══ Document passage ══

What is the "form" attribute in XML schemas actually good for?

I have been brushing up on my XML schema skills the past few days and during a whole day I was busy trying to understand the intricacies of namespaces with respect to schemas. What struck me most was the seemingly uselessness of the form="qualified|unqualified" attribute on non-global <element> and <attribute> elements.
My question is: does the form attribute actually add expressivity to XML schemas / XML documents, or does it just make the notation of certain XML documents easier/different?
I understand that XML documents that need to conform to a certain schema are generally easier to write when all elements are to be qualified with a namespace (one xmlns="xyz" attribute on the document element is all you need), but is that all? Why would anyone bother with unqualified non-global elements at all?
First, on the formal question: does the form attribute actually add to the expressivity of XSD? I think so: with the form attribute I can write types whose sets of valid instances cannot (as far as I can see) be matched by any type written without using the form attribute.
For example (in a schema which defines a top-level element named a of type duration):
<choice maxOccurs="unbounded">
<element form="qualified" name="a" type="integer"/>
<element form="unqualified" name="a" type="gYear"/>
</choice>
Then, on the less formal question: why would anyone bother?
The short answer is: because for each possible way of choosing among qualified and unqualified names for local elements and attributes, some people think that that is the right way to declare local elements and/or attributes.
A longer answer will take a little time. Sit down, get yourself a cup of coffee.

═══
══ Available data ══

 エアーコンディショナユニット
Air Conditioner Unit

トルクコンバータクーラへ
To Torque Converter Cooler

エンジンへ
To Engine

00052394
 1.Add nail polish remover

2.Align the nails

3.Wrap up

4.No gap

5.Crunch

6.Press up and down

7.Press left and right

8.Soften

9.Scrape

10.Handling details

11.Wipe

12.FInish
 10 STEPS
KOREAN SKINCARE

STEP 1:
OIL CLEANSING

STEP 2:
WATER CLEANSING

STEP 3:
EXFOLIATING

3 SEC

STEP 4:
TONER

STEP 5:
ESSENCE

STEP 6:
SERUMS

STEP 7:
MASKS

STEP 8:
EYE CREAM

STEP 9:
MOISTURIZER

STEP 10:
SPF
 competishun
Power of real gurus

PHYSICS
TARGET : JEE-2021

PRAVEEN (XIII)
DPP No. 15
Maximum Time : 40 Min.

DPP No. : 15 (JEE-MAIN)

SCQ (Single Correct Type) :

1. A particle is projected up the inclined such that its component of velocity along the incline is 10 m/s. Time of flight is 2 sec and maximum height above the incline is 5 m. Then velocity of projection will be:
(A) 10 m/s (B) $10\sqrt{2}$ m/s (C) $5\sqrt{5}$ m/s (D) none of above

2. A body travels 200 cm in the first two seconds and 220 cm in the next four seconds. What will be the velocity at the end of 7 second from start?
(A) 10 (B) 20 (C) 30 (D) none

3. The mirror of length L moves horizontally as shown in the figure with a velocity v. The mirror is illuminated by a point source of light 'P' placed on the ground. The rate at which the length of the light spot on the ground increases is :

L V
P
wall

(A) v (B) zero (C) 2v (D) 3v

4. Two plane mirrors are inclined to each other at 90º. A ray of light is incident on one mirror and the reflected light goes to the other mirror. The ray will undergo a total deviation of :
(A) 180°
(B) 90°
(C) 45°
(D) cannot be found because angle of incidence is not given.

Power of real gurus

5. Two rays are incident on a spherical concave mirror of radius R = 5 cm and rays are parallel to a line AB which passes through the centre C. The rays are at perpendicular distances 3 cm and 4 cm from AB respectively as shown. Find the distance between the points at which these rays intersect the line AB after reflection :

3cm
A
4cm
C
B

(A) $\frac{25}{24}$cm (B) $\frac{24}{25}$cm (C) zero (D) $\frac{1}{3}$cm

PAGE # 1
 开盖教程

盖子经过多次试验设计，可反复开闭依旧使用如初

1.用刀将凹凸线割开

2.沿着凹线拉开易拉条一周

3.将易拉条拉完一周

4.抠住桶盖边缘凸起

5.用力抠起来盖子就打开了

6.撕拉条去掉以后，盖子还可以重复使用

═══

- Instructions to follow -
Reproduce everything from "I understand that" down to "elements at all?" in the forum post about the XML schema form attribute, word for word.

- Response -
I understand that XML documents that need to conform to a certain schema are generally easier to write when all elements are to be qualified with a namespace (one xmlns="xyz" attribute on the document element is all you need), but is that all? Why would anyone bother with unqualified non-global elements at all?